Several offensive players went out of their way Thursday to to single out Weis and how invested he’s been through his juggling act.
During the celebration on the field afterward, Weis jumped into the arms of offensive lineman Patrick Kutas, who squeezed the much smaller Weis and screamed jubilantly, “We did this, nobody else.”
Weis told On3 that he’s always planned on coaching Ole Miss throughout the playoff run and was upfront about all of it with Kiffin.
“All I can tell you is that I’m coaching, and I told everybody that from the beginning,” Weis said. “These are wild times, but all worth it.”
Weis’ offense has been red-hot in the playoff. Ole Miss rolled up 473 yards against Georgia, the second most gained against the Bulldogs this season behind Tennessee’s 496 in Georgia’s 44-41 overtime win against the Vols on Sept. 13. This was also a Georgia defense that had not given up more than 10 points in any of its last four games.
Ole Miss trailed 21-12 at the half, but won the line of scrimmage battle on both sides in the second half. Chambliss wasn’t sacked in the game and completed passes to 10 different players.
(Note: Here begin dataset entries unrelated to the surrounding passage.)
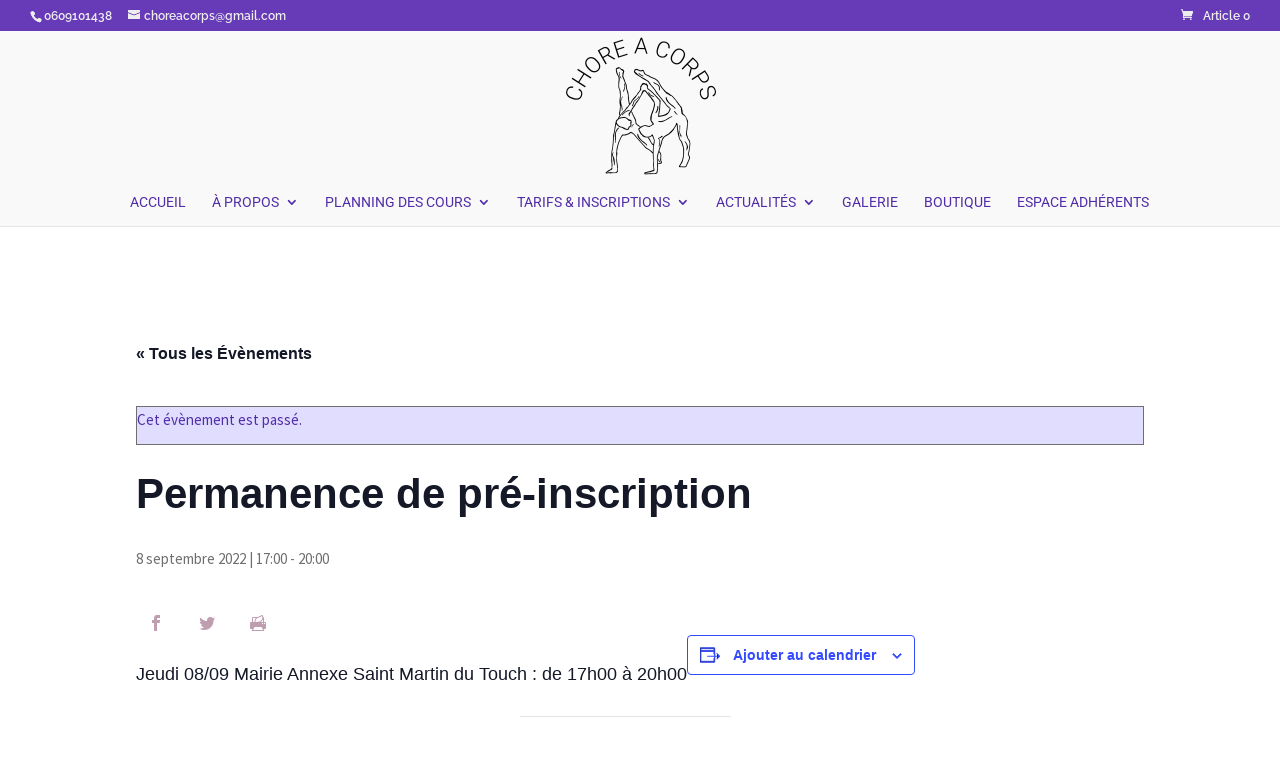

--- FILE ---
content_type: text/css; charset=utf-8
request_url: https://choreacorps.fr/wp-content/et-cache/20000/et-core-unified-cpt-deferred-20000.min.css?ver=1737416701
body_size: 625
content:
.et_pb_section_0.et_pb_section,.et_pb_section_1.et_pb_section{background-color:#f9f9f9!important}.et_pb_text_7.et_pb_text,.et_pb_text_6.et_pb_text,.et_pb_text_0.et_pb_text,.et_pb_text_2.et_pb_text,.et_pb_text_1.et_pb_text{color:#512da8!important}.et_pb_text_1,.et_pb_text_6,.et_pb_text_0,.et_pb_text_2,.et_pb_text_7{font-size:16px;margin-top:0px!important;margin-bottom:3%!important}.et_pb_sidebar_0.et_pb_widget_area p,.et_pb_sidebar_0.et_pb_widget_area,.et_pb_sidebar_0.et_pb_widget_area li,.et_pb_sidebar_0.et_pb_widget_area li:before,.et_pb_sidebar_0.et_pb_widget_area a{line-height:1em}.et_pb_sidebar_0.et_pb_widget_area{font-variant:small-caps;text-transform:capitalize}body #page-container .et_pb_section .et_pb_button_1,body #page-container .et_pb_section .et_pb_button_2{color:#706f6f!important;border-width:0px!important;font-size:14px}body #page-container .et_pb_section .et_pb_button_1:hover,body #page-container .et_pb_section .et_pb_button_2:hover{color:#673ab7!important;letter-spacing:0px!important}body #page-container .et_pb_section .et_pb_button_2,body #page-container .et_pb_section .et_pb_button_2:hover,body #page-container .et_pb_section .et_pb_button_1,body #page-container .et_pb_section .et_pb_button_1:hover{padding:0.3em 1em!important}body #page-container .et_pb_section .et_pb_button_2:before,body #page-container .et_pb_section .et_pb_button_2:after,body #page-container .et_pb_section .et_pb_button_1:before,body #page-container .et_pb_section .et_pb_button_1:after{display:none!important}.et_pb_button_2,.et_pb_button_1{transition:color 300ms ease 0ms;font-variant:small-caps}.et_pb_button_2,.et_pb_button_2:after,.et_pb_button_1,.et_pb_button_1:after{transition:all 300ms ease 0ms}ul.et_pb_social_media_follow_0 a.icon,ul.et_pb_social_media_follow_1 a.icon{border-radius:100% 100% 100% 100%}.et_pb_text_9.et_pb_text,.et_pb_text_10.et_pb_text,.et_pb_text_8.et_pb_text,.et_pb_text_5.et_pb_text,.et_pb_text_3.et_pb_text,.et_pb_text_4.et_pb_text{color:#706f6f!important}.et_pb_text_5,.et_pb_text_4,.et_pb_text_3,.et_pb_text_8,.et_pb_text_9,.et_pb_text_10{line-height:1em;line-height:1em;margin-top:0px!important;margin-bottom:3%!important;font-variant:small-caps;text-transform:capitalize}.et_pb_map_0 .gm-style>div>div>div>div>div>img{filter:saturate(0%);backface-visibility:hidden}html:not(.et_fb_edit_enabled) #et-fb-app .et_pb_map_0:hover .gm-style>div>div>div>div>div>img{filter:saturate(0%)}.et_pb_social_media_follow_network_1 a.icon,.et_pb_social_media_follow_network_0 a.icon{background-color:#3b5998!important}@media only screen and (min-width:981px){.et_pb_section_1{display:none!important}}@media only screen and (max-width:980px){.et_pb_section_0.et_pb_section,.et_pb_section_1.et_pb_section{padding-top:50px;padding-right:0px;padding-bottom:50px;padding-left:0px}}@media only screen and (min-width:768px) and (max-width:980px){.et_pb_section_1{display:none!important}}@media only screen and (max-width:767px){.et_pb_section_0.et_pb_section,.et_pb_section_1.et_pb_section{padding-top:50px;padding-right:0px;padding-bottom:50px;padding-left:0px}.et_pb_section_0{display:none!important}}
On defense, Ole Miss sacked Stockton twice and limited Georgia to 39 rushing yards in the second half.
“I definitely saw it toward the middle of the third (quarter) when we kept coming, kept taking them off the field,” Harris said. “I’d already seen it in their eyes. They didn’t want to play no more.”
It wasn’t lost on anybody late Thursday that the transfer portal was opening about the time the Sugar Bowl trophy was being awarded to the Rebels. Golding said one of the best things about this team is that it continues to play and compete in the moment.
“You’ve got to have the right guys,” Golding said. “What I mean by that is they’ve got to be tough. They’ve got to be competitive. They’ve got to love football. I think you’ve got a lot of guys on other teams that don’t love football. There’s one thing about this group. They love football.”
Judge, who decided to stay at Ole Miss after receiving some head coaching interest this offseason, said it’s been heartwarming to see this team rise above all the distractions and play its best football when it counts most.
Asked if he could imagine another team enduring what Ole Miss has for the last five weeks, Judge joked, “I hope not, but I’ll tell you what. Seeing the way that they’ve stayed together as a team and seeing the way that they’ve really let their character come out has been great.”
A former NFL head coach with the New York Giants, Judge said what this team has been able to do in the face of adversity is reinforce that the game is about the players.
“Players win games, and it’s as simple as that,” Judge said. “That’s what it’s about. It’s a players’ game. We’re here to teach them, put them in the right position and give them the opportunity, but they’ve got to go out there and win.
“And that’s what they’ve been doing.”